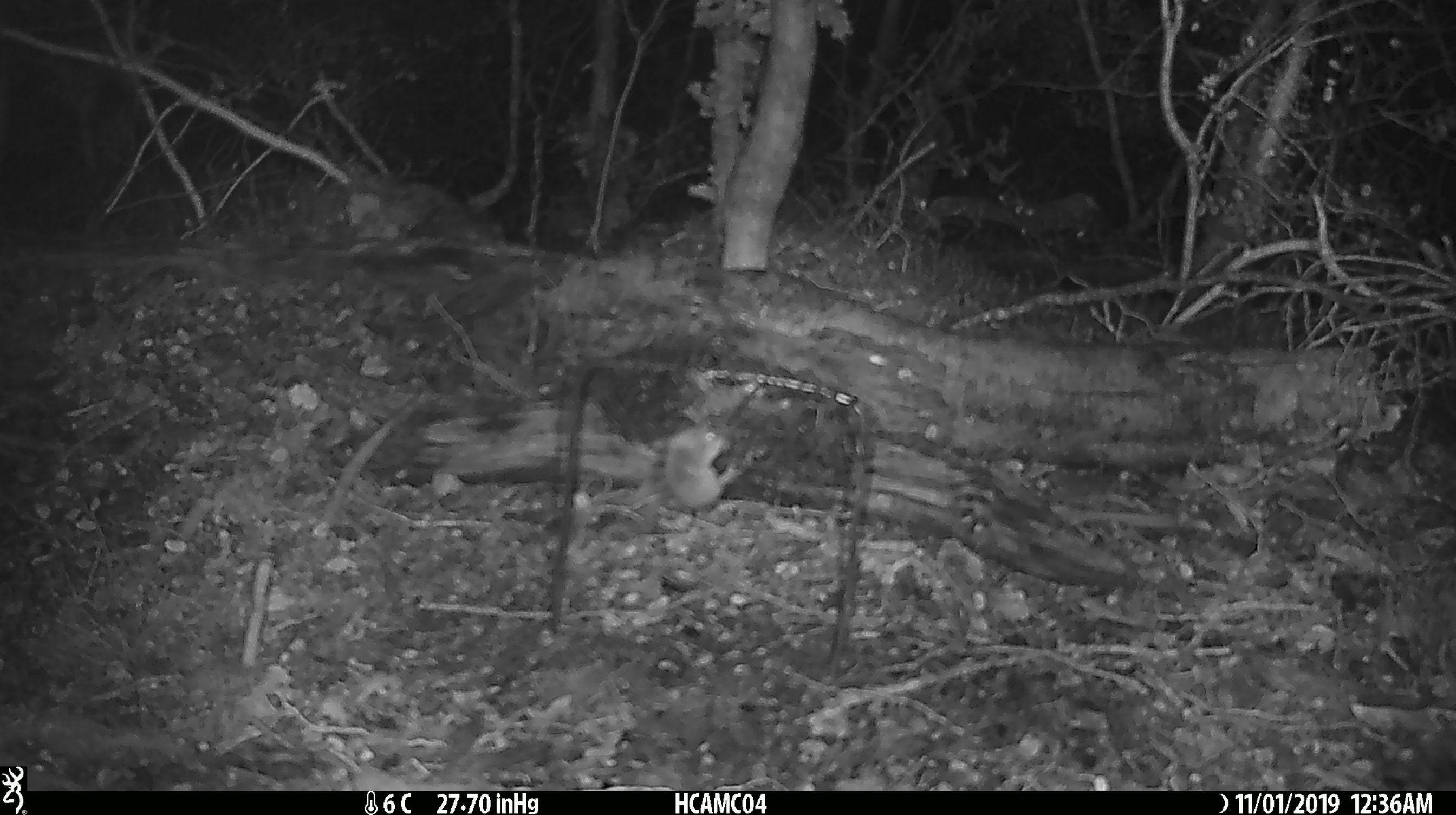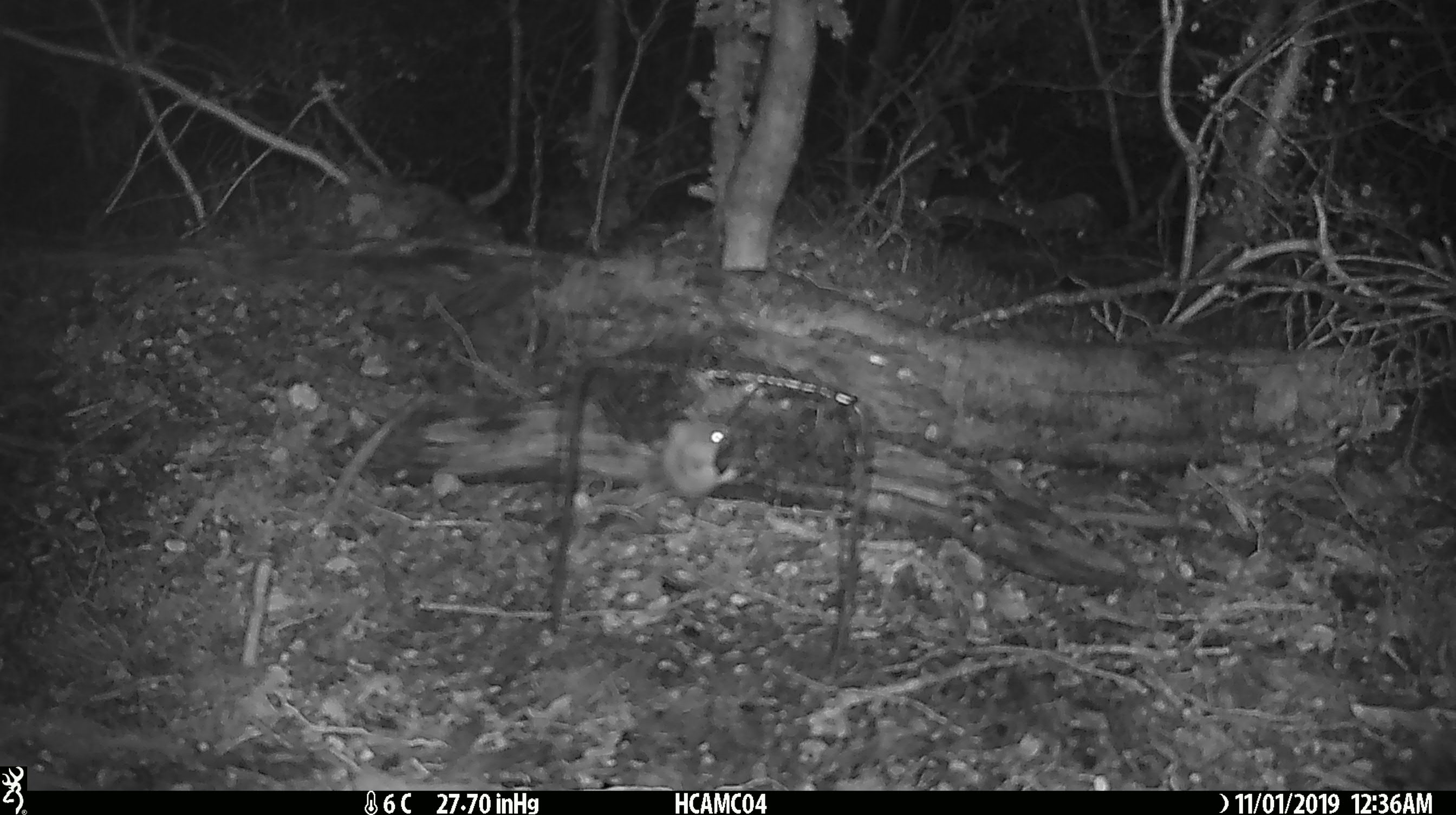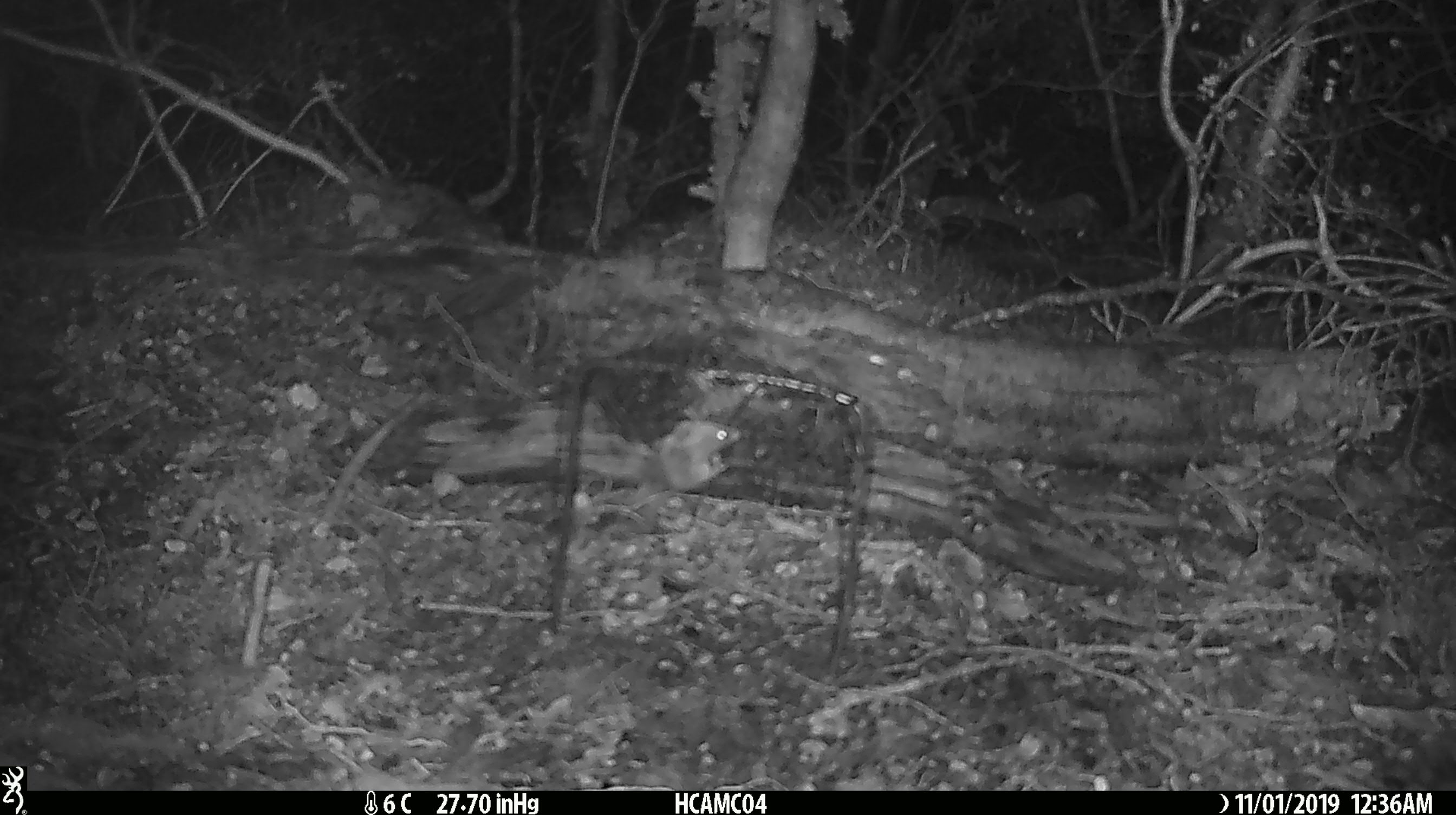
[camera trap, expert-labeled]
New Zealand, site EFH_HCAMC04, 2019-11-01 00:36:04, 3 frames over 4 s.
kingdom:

*-*-*

= Goal of the exercise =
Write out once more the lines above beginning at the line with "New Zealand, site"; continue through the final line and stop there.

= Answer to this task =
New Zealand, site EFH_HCAMC04, 2019-11-01 00:36:04, 3 frames over 4 s.
kingdom:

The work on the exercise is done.